Pragmatism crushes Dogma in the wild



In my journey of delivering an immersive Product Development Mentor Program over the last eight weeks, a compelling narrative unfolded that beautifully illustrates the essence and true strength of Scrum. This story, rooted in the practical application of Scrum through Minecraft, unveils the depth of adaptability and resilience that Scrum can foster within a team.

The program structured around a series of sprints in Minecraft, aimed to mirror the real-world complexities and dynamism present in product development projects. Starting from the initial chaos of Sprint 1, where participants grappled with the inherent complexity of a new project, the program progressively unfolded to reveal the power of Scrum. By Sprint 2, the fruits of understanding empiricism and embracing a philosophy of flexibility were evident. The teams learned to navigate and adapt to complexities with much less stress and frustration.

However, it was Sprint 3 that truly tested the resilience of the system we had built. With the introduction of unforeseen challenges, such as mobbing in Minecraft and the accidental loss of the project world, the teams were thrust into a scenario of significant complexity. Yet, the response was remarkable. The team’s ability to quickly organise, adapt, and maintain direction despite these surprises highlighted the real power of Scrum. It wasn’t about rigidly adhering to rules but about maintaining enough structure to guide while allowing for adaptability to unforeseen challenges.

This experience was not isolated to the Minecraft world. In a real-world scenario, one of the participating teams faced the need to cancel a Sprint due to a shift in business direction. Their response, a seamless adaptation to extend the next Sprint while maintaining the cadence for stakeholders, exemplified the philosophy of Scrum. It’s about choosing how to handle exceptions, focusing on adaptability over strict adherence to rules.

The Scrum Guide outlines ten elements that must be followed, all of which support the principle of empiricism. These elements serve as guardrails, ensuring visibility, inspection, and adaptation. However, everything beyond these is guidance, allowing teams the flexibility to navigate their unique challenges and opportunities.

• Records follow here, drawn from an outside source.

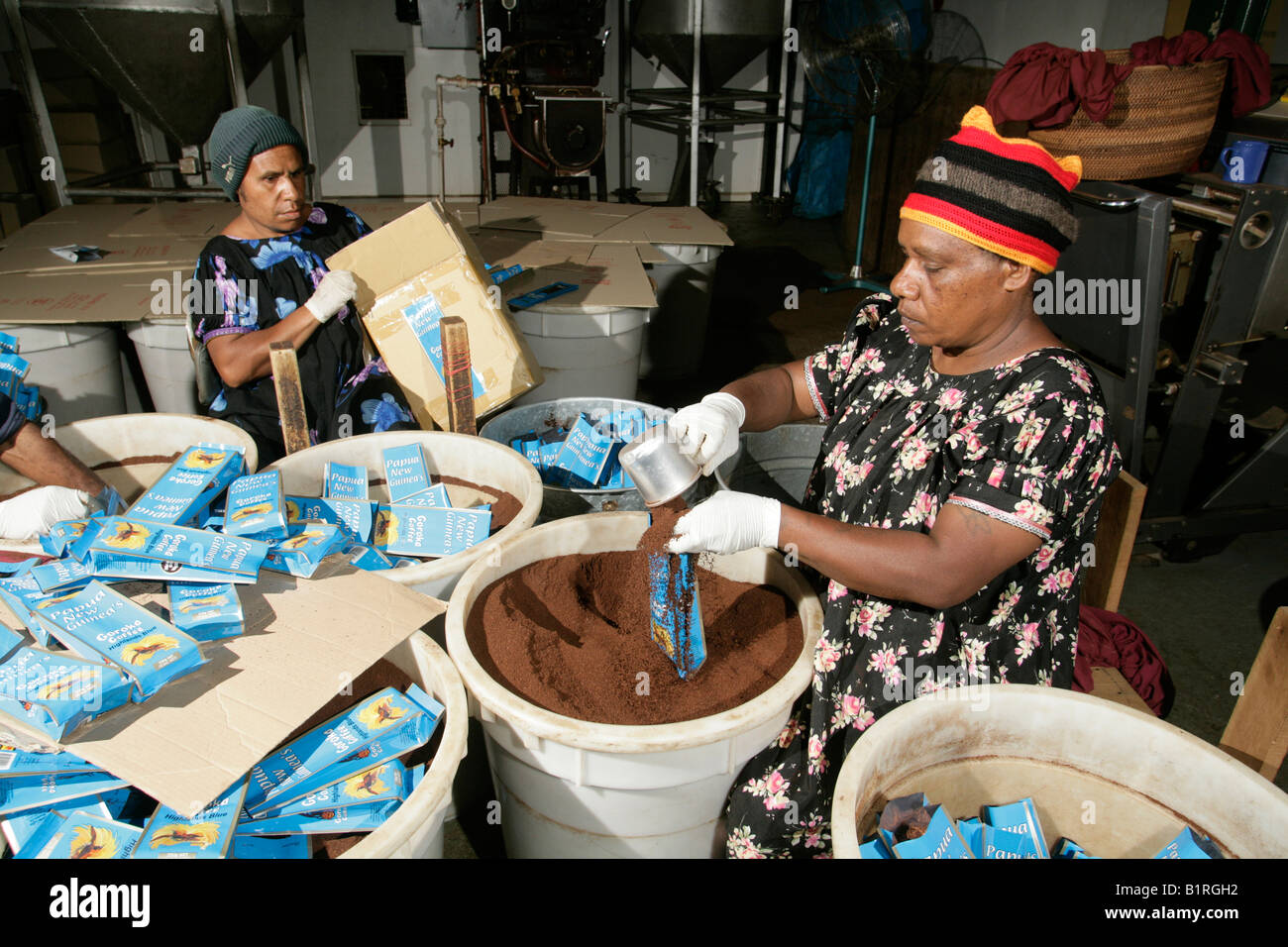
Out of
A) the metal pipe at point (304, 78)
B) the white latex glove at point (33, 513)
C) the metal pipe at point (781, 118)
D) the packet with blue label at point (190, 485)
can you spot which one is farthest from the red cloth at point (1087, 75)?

Here are the MUST elements from the Scrum Guide:

  • The emergent process and work must be visible to those performing the work as well as those receiving the work.
  • The Scrum artifacts and the progress toward agreed goals must be inspected frequently and diligently to detect potentially undesirable variances or problems.
  • If any aspects of a process deviate outside acceptable limits or if the resulting product is unacceptable, the process being applied or the materials being produced must be adjusted. The adjustment must be made as soon as possible to minimize further deviation.
  • For Product Owners to succeed, the entire organization must respect their decisions.
  • The Sprint Goal must be finalized prior to the end of Sprint Planning.
  • [The Scrum Team] must fulfill (or abandon) one [Product Goal] before taking on the next.
  • In order to provide value, the Increment must be usable.
  • If the Definition of Done for an increment is part of the standards of the organization, all Scrum Teams must follow it as a minimum.
  • If it is not an organizational standard, the Scrum Team must create a Definition of Done appropriate for the product.
  • If there are multiple Scrum Teams working together on a product, they must mutually define and comply with the same Definition of Done.

As I reflect on the past sessions and the growth observed in the participants, it’s clear that Scrum is not a methodology but a philosophy. A philosophy that empowers teams to embrace complexity, adapt to changes, and continuously seek improvements. It’s about understanding that the path to success in an ever-changing environment is not through rigid rules but through adaptability and resilience.

How has pragmatically embracing the philosophy of Scrum enabled you to navigate complexity and adapt to change in your projects?